Later the FRA addresses this issue and goes back to the issue of Congressional intent and concludes that it “does not believe that the Congress intended an implementation that would create substantial incentives to drive PIH traffic off of the railroads or concentrate it in such a way that large urban areas would see an increase in volume above that expected using normal, direct routing of the shipments” (74 Fr 36965).

To prevent the problem of railroads self-limiting the PIH shipment routing, the FRA establishes a routing baseline of 2008. Thus, FRA would require {in §236.1005(b)(2)} that “that the determination of Class I freight railroad main lines required to be equipped be initially established and reported as follows using a 2008 traffic base for gross tonnage and determine the presence of PIH traffic based on 2008 shipments and routings” (74 FR 35965). Thus, essentially all Class I freight lines that had carried TIH/PIH chemicals in 2008 will be required to be equipped with PTC systems.

PIH Rerouting Requirements 

The FRA solution to the PIH-PTC issue certainly seems to ensure that the railroads do not use this rule as justification to stop carrying PIH chemicals on existing routes and push PIH shipments off onto highway carriage which would be less safe and less secure.

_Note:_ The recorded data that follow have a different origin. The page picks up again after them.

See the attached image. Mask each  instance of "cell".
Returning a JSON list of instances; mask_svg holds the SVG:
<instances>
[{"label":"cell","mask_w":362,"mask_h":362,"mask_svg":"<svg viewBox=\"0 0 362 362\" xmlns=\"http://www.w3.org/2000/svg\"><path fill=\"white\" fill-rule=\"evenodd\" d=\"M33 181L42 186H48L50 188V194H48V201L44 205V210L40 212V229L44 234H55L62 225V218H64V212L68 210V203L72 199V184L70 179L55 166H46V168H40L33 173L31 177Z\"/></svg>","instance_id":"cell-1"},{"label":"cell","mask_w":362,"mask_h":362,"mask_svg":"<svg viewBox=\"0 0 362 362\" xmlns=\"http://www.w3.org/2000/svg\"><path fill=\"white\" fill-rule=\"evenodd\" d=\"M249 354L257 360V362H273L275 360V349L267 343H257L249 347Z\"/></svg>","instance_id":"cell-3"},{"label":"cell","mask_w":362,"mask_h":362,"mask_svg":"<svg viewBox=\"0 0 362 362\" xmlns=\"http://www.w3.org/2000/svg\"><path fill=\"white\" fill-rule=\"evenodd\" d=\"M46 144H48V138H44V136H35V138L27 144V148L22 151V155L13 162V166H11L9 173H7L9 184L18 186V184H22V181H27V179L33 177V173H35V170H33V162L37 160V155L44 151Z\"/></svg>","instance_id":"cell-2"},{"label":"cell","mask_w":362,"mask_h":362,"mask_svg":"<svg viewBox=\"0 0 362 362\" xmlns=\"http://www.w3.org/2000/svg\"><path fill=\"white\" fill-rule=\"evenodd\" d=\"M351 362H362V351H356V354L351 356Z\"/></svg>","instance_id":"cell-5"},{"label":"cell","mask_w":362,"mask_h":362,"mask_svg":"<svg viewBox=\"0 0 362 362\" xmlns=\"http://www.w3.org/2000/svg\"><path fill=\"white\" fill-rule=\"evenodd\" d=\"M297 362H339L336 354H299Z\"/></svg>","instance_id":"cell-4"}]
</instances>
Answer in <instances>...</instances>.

But, in yet another example of the Law of Unintended Consequences, this rule will interfere with the intended operation of a final rule published last November by the Pipeline and Hazardous Material Safety Administration (PHMSA); Enhancing Rail Transportation Safety and Security for Hazardous Materials Shipments.

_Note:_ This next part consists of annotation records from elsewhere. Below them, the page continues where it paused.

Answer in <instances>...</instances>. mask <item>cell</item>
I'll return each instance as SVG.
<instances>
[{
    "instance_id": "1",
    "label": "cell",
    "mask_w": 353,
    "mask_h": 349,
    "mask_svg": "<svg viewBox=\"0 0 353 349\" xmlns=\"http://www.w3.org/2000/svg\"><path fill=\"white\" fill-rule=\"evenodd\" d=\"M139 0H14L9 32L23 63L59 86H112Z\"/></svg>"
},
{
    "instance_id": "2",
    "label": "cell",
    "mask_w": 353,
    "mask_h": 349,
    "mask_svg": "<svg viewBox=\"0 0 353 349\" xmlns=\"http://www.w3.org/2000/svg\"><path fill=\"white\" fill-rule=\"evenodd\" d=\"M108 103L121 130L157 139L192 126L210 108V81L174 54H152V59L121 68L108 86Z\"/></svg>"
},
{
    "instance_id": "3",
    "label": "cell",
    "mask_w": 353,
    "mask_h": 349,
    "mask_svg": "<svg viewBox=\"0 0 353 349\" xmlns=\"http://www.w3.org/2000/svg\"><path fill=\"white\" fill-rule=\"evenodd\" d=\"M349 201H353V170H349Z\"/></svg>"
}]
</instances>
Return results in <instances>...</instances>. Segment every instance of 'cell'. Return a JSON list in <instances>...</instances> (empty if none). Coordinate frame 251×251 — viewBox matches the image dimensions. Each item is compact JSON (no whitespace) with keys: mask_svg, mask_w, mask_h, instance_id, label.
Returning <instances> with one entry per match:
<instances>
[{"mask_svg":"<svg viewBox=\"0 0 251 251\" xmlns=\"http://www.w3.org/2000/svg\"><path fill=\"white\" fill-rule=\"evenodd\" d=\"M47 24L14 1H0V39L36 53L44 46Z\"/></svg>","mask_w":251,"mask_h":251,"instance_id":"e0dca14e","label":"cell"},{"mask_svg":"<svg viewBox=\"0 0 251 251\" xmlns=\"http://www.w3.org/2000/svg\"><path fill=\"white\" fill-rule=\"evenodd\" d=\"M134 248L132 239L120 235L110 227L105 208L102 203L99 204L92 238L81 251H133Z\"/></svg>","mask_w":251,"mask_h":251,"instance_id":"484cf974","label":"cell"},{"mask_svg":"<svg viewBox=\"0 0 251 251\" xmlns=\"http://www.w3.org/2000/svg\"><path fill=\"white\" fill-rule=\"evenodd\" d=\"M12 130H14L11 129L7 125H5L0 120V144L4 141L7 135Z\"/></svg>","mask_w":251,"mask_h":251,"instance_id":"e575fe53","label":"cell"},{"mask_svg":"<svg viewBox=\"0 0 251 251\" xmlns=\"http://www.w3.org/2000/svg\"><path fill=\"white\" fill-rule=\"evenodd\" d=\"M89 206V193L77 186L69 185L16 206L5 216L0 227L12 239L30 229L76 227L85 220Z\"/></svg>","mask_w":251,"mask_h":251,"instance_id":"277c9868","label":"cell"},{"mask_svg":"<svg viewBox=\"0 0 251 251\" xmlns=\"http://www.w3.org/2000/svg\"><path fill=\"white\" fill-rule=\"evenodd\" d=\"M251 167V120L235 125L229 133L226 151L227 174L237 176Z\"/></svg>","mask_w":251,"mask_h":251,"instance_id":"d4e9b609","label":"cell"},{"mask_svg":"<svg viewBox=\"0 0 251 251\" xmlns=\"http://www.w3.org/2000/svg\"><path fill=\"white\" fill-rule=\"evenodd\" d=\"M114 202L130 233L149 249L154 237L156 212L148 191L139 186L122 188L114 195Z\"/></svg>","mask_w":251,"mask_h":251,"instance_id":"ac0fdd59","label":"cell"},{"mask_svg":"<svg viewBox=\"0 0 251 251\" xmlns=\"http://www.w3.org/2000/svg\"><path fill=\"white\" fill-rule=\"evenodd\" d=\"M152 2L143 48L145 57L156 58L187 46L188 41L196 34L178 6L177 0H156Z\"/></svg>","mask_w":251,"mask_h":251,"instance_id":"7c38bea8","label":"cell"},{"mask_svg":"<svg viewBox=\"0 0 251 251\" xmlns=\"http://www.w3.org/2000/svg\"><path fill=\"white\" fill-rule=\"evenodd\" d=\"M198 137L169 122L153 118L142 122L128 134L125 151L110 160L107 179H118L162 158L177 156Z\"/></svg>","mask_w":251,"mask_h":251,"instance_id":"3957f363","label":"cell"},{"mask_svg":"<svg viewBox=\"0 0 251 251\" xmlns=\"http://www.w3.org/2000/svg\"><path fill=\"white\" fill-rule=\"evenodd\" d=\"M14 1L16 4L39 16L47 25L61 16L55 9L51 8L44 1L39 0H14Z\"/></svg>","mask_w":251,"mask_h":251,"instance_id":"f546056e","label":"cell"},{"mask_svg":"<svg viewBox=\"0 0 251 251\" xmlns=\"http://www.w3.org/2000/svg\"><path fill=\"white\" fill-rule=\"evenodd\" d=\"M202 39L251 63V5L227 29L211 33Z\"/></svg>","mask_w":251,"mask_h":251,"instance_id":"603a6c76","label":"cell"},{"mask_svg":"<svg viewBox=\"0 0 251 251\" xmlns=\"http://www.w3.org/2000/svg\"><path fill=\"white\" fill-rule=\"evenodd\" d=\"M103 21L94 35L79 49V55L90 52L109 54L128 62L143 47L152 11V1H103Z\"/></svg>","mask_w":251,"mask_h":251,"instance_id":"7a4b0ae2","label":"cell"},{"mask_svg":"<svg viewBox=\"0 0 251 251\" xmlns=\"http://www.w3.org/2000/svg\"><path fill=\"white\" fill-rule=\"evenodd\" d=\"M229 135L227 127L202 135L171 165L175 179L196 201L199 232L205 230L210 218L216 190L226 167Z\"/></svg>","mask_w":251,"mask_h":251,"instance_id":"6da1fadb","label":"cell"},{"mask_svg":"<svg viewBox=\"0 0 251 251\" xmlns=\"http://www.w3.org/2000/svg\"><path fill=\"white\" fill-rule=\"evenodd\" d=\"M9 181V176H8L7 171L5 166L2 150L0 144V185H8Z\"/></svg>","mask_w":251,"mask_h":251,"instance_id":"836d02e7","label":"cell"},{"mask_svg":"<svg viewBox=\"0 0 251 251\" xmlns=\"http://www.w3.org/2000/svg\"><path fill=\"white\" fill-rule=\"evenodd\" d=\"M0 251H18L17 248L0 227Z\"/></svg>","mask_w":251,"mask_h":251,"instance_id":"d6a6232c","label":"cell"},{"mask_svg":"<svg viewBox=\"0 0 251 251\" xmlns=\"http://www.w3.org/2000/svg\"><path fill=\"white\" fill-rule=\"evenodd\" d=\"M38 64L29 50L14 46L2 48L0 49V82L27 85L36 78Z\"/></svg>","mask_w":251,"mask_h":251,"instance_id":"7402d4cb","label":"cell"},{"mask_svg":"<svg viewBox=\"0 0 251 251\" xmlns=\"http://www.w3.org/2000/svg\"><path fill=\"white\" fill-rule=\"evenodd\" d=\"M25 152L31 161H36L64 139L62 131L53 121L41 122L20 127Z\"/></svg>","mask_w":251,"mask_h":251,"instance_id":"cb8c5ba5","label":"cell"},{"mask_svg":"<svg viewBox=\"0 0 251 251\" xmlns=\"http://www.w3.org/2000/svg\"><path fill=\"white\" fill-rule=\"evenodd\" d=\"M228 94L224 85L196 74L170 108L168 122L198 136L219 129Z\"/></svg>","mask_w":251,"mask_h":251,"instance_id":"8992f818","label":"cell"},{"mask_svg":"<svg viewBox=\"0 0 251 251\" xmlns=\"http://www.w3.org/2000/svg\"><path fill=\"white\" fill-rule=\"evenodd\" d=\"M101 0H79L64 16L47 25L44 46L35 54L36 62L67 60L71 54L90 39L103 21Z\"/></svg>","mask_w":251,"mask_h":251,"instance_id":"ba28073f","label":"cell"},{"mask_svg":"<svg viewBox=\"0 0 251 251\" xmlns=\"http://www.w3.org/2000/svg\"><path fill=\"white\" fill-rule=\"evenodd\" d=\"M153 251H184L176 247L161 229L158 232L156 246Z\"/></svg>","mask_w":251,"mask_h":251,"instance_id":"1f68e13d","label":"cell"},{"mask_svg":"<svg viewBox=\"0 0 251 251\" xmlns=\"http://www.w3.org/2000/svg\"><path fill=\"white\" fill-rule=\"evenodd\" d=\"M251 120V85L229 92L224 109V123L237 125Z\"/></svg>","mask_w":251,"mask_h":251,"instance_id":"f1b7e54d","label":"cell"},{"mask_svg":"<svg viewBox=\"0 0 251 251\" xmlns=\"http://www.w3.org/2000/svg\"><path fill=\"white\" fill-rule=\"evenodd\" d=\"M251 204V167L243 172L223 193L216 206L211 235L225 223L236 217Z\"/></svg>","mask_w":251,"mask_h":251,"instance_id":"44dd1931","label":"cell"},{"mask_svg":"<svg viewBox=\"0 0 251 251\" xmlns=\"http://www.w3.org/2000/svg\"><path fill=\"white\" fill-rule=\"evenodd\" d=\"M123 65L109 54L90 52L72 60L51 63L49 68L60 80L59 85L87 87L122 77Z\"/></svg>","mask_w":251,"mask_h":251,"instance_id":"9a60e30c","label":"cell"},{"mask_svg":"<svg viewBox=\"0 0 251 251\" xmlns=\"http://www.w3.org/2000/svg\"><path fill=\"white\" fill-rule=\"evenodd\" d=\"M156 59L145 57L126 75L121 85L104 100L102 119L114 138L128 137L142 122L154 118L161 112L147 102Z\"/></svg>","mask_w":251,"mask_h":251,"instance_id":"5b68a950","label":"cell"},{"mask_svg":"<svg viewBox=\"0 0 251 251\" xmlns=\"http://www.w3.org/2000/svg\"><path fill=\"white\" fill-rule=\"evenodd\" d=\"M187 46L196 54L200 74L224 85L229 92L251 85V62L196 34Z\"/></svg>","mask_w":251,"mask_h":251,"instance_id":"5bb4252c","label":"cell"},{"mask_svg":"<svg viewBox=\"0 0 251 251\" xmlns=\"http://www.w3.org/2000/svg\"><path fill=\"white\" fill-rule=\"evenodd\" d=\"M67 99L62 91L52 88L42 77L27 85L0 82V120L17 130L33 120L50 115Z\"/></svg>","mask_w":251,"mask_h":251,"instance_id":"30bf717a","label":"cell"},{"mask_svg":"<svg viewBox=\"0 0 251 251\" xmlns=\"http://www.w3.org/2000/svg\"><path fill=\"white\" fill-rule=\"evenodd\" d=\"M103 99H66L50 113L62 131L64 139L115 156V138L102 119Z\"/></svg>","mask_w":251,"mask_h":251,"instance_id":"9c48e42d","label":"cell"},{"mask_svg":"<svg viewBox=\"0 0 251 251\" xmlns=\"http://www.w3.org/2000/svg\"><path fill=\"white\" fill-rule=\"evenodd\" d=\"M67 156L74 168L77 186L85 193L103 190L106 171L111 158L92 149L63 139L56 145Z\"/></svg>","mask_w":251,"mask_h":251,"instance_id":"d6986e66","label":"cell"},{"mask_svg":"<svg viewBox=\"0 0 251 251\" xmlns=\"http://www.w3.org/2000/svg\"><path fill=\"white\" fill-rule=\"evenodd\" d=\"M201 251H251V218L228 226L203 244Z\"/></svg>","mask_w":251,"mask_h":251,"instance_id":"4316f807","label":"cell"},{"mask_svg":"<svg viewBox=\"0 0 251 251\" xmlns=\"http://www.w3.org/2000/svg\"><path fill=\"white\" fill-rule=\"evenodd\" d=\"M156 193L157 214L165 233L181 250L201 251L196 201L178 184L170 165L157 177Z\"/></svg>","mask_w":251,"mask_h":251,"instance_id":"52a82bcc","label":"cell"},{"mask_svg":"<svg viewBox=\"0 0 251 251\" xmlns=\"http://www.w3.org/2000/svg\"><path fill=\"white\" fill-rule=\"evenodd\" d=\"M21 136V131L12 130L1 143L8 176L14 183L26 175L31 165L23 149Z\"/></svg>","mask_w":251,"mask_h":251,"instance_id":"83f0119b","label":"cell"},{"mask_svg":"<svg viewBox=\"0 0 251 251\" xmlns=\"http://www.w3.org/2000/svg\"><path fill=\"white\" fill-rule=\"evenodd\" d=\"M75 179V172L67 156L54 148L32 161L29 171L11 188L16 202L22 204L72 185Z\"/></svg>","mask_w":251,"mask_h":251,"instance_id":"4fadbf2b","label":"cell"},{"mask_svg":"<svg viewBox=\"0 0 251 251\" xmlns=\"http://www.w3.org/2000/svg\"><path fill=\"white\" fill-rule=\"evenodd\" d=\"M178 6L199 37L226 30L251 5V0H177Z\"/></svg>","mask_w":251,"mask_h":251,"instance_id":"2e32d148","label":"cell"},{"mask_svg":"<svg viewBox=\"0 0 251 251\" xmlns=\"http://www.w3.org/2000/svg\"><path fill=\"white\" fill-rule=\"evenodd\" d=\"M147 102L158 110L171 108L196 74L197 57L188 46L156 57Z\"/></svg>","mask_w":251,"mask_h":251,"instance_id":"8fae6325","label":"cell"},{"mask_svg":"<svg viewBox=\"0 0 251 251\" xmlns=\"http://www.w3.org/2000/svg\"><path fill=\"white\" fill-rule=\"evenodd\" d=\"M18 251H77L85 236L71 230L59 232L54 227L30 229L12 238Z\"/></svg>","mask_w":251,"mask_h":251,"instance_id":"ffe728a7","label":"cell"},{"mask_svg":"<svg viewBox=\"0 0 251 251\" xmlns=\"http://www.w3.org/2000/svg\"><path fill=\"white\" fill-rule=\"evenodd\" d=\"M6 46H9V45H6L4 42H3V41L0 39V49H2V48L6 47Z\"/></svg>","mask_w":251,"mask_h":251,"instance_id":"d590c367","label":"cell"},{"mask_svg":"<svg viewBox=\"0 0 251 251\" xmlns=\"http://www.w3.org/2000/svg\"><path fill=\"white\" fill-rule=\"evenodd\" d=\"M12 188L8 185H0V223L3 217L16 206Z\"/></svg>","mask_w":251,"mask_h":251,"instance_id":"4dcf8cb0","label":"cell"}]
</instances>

Among other things, that rule required railroads to collect information on PIH shipments; current routes and alternative routes for those shipments. Then they would be required to select the safest and most secure routes practicable for those shipments based on a complex analysis of those routes. Appendix D to 49 CFR part 172 provides a listing of 28 factors that railroads will be required to use to evaluate the safety and security of routes. One of those factors is the relative cost of the different routes.

If an alternative route for a class 1 railroad were to take the PIH shipment over a freight rail track that had not previously carried PIH chemicals then the selection of that route would incur the additional cost of equipping the line with a PTC system. While the current route would also require implementation of PTC requirements, the railroad would not have to consider those costs as part of the route selection analysis. The costs for the current route would have to be borne regardless if PIH chemicals continue to be carried on that line. This would mean that there would be no PTC cost avoidance by changing routes.

This problem could be avoided if the FRA were to include provisions in the proposed rule to allow for changes to the 2008 based route determination to be modified by changes to PIH chemical shipment routes introduced between before October 1st 2010, if that route determination was made under provisions of 49 CFR §172.820. This would allow class 1 railroads to remove routes from initial PTC coverage if it were moving PIH chemicals from that route to an alternate because of a re-routing decision. Obviously the alternate route would be considered for PTC coverage requirements under the provisions of this rule.

Small Railroads and PIH 

Under the proposed rule Class II and Class III freight railroads are not generally required to implement PTC technology on purely freight lines. The current proposed rule does not provide for a PTC exemption for Class II and Class III operating on passenger routes because “FRA has not been able to define conditions that would apparently be suitable in every case” (74 FR 35972). The FRA does request comments on whether it should consider including in the proposed rules provisions requiring smaller railroads carrying “PIH traffic on PTC equipped track through a densely populated area” (74 FR 35973) on freight only lines to equip its train with compatible PTC equipment.